# Stall bedding- how to keep dry and not smelly



## Suellen (Mar 9, 2008)

Hi, My husband and I had concrete put into the stalls. When we had the dirt it was awful. I used straw on top of our clay soil and the urine would just soak in and I would have to shovel it out and then fill the holes.

I did a search and found this thread but it didn't really answer my questions
http://thegoatspot.net/phpbb/viewtopic.php?f=12&t=7332&p=92525&hilit=bedding#p92525

I have several problems/questions:
I have trouble keeping my straw from getting moldy
I'm having trouble keeping the stalls dry.
When I just keep adding straw it smells
Is there something I can use instead of straw or with straw?

Suggestions would be greatly appreciated

Suellen


----------



## kelebek (Oct 5, 2007)

The problem with straw is that it does not absorb the wetness. I also put down wood shavings. One, it smells better, but it also absorbs the wetness. I can usually "turn" the bedding a couple times before I have to add or replace it.

Hope that helps!


----------



## StaceyRosado (Oct 5, 2007)

Some Sweet PDZ works too. It is a stall deoderizer and wetness obsorbant. 

And yes I second the not using straw - hay or shavings will soak up the most.


----------



## karmouth (Dec 1, 2008)

you definitely need to put shavings/or saw dust under you straw / bedding. I pick throught the bedding , sweep up all the wet shavings and put most of the bedding back ,I have found baking soda on the concrete helps with the smell.


----------



## toth boer goats (Jul 20, 2008)

> I have found baking soda on the concrete helps with the smell.


 I never thought of that...great idea.... :thumbup:


----------



## Suellen (Mar 9, 2008)

Thanks for the suggestions. Can I get the shavings at the feed/animal supply store? What is the cost difference between shavings and straw? I will be in town today so I can stock up on the baking soda!

Suellen


----------



## toth boer goats (Jul 20, 2008)

straw would be cheaper by far.....but it doesn't keep them as dry...unless you put shavings down first ...then put straw on top...like karmouth mentioned.....

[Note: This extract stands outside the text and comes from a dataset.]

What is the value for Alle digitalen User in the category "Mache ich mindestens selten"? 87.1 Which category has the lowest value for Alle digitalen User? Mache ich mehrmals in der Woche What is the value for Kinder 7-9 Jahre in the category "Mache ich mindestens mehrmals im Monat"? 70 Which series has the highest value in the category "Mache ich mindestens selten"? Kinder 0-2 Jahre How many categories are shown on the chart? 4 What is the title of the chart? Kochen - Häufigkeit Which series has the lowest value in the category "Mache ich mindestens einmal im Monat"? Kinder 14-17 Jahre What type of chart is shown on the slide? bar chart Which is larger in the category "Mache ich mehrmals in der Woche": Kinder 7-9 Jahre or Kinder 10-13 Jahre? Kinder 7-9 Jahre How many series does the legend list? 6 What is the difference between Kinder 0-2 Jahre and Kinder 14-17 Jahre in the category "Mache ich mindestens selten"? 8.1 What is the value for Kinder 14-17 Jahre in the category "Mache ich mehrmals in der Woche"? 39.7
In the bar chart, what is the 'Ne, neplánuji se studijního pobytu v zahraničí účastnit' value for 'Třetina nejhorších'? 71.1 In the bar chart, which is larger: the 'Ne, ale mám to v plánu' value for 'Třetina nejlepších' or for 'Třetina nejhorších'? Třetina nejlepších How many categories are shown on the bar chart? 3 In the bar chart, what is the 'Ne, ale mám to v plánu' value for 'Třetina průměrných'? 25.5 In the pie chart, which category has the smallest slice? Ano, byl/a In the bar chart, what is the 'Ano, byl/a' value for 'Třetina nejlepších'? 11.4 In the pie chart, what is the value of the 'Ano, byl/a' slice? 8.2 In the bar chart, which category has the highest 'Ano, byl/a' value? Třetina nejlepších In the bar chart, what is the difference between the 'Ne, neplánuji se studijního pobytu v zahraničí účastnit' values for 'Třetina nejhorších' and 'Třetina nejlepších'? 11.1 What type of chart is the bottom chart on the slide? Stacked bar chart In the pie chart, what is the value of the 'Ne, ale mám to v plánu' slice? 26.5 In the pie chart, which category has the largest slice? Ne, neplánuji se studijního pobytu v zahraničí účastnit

> Can I get the shavings at the feed/animal supply store?


 you should be able to...I would call around first and see who has it and who is the cheapest....you also save on fuel that way.... :wink:


----------



## kelebek (Oct 5, 2007)

I payed like 5 or 6 dollars for a huge bag of shavings. I usually buy 4 or 5 at a time and can do all of my area (which is alot) with them and have a little left over


----------



## karmouth (Dec 1, 2008)

I just use the hay that they waste as bedding .There is always left over under the hay manger . I rake it up and use it on top of the shavings I pay 4.75for a bale of shavings. Just sprinkle them ,not thick at all .


----------



## Jenna (Jan 7, 2009)

I use shavings. I used to use straw but after a lot of back breaking stall cleaning I decided shavings were better. :wink: With shavings you get a lot more use out of them, I turn it and mix it around every so often.


----------



## nancy d (Oct 5, 2007)

Shavings are nice! Hardly any dust! Easier to move bags than bales of straw.
What I do is when pens/stalls are cleaned out is sprinkle that Sweet PDZ its wonderful stuff, then a good layer of shavings which absorb urine and ot a layer of straw on top. 
If you use Baking Soda save yourself some $ and buy a 50lb bag from the feed store, it is called Sodium Bicarbonate. :shades:


----------



## sparks879 (Oct 17, 2007)

Like Stacey said the PDZ is great i prefere the granular to the powder. Its great for absorbing moisture as well as the smell. Shavings are good but they get wet fast. There are a couple of products on the market now that are wood pellets that expand as they get wet. I mix barn dry (wood pellets) with white pine shavings with straw on top of that. the barn dry absorbs moisture way better then shavings doo and it makes the shavings last a lot longer. the shavings keep it fluffy and comfortable.
beth


----------



## AlaskaBoers (May 7, 2008)

so how do shavings comapre with straw to keep the goats warm? 
I'm really considereing using no more straw, its a mess.


----------